The pound was little moved from the release of the latest UK jobs data, as unemployment for the three months to February nudged up to 4%. The latest UK jobless claims numbers for March also told us little about the health of the labour market here in the UK. It would appear that the data only covers the period until the second Thursday in March, before the lockdown came into effect, which means the April numbers will paint the most accurate picture of where we are in terms of the rise in claims, and they aren’t expected to be pretty, with unemployment set to rise up beyond the levels we saw over a decade ago in the wake of the financial crisis. Of course, the April numbers may not include furloughed employees which are part of the government's business bailout scheme, but nonetheless they will still paint a much more accurate picture to the one we have now.

The weakness being seen in the Asia and European sessions, looks set to manifest itself into a lower US open later today, after yesterday’s oil-inspired declines.

On the earnings front we can expect to get the latest numbers from Netflix, which has seen its share price hit new record highs in the past few days on expectations that it is likely to have benefited from a big subscription surge as a result of the recent lockdowns. There are risks from the likes of Disney and Apple, however Netflix remains the market leader.

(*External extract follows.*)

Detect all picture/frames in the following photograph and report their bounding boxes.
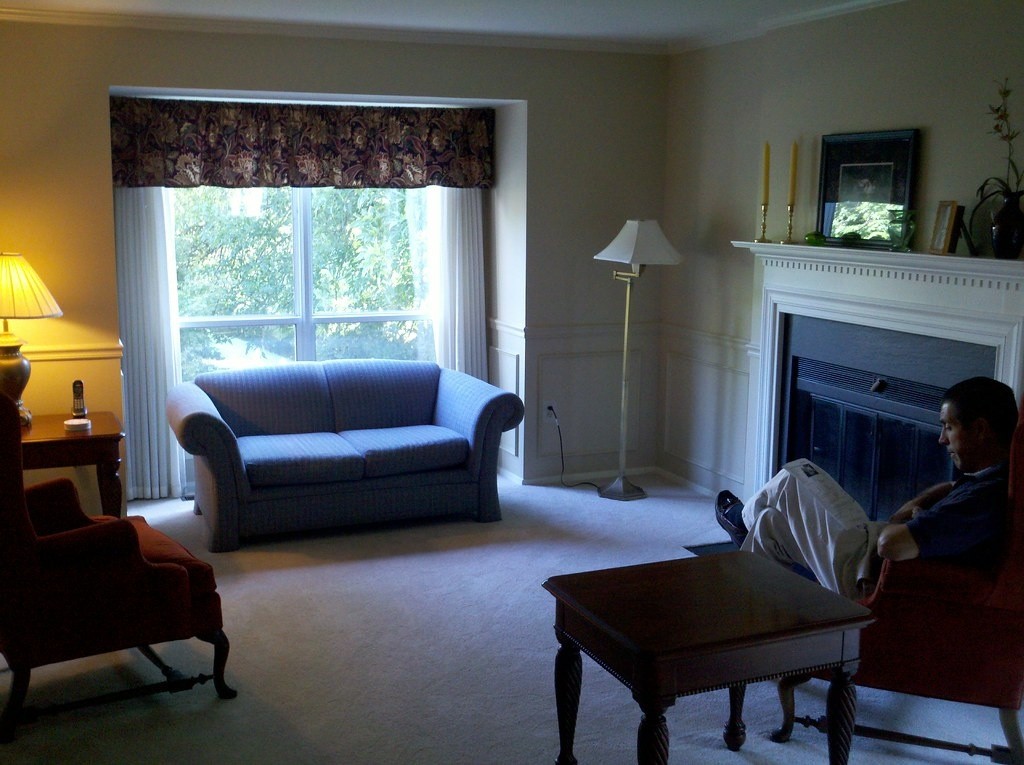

Its guidance for Q1 was a little disappointing when compared to previous Q1s, with expectations that it expects to add 7m new subscribers overall, while generating revenue of $5.73bn, and profits of $1.66 a share. Expectations are high that it ought to beat these numbers.

IBM shares are also likely to be in focus after disappointing on revenues with its latest numbers last night. Revenues fell 3%, with the company withdrawing its guidance for the year.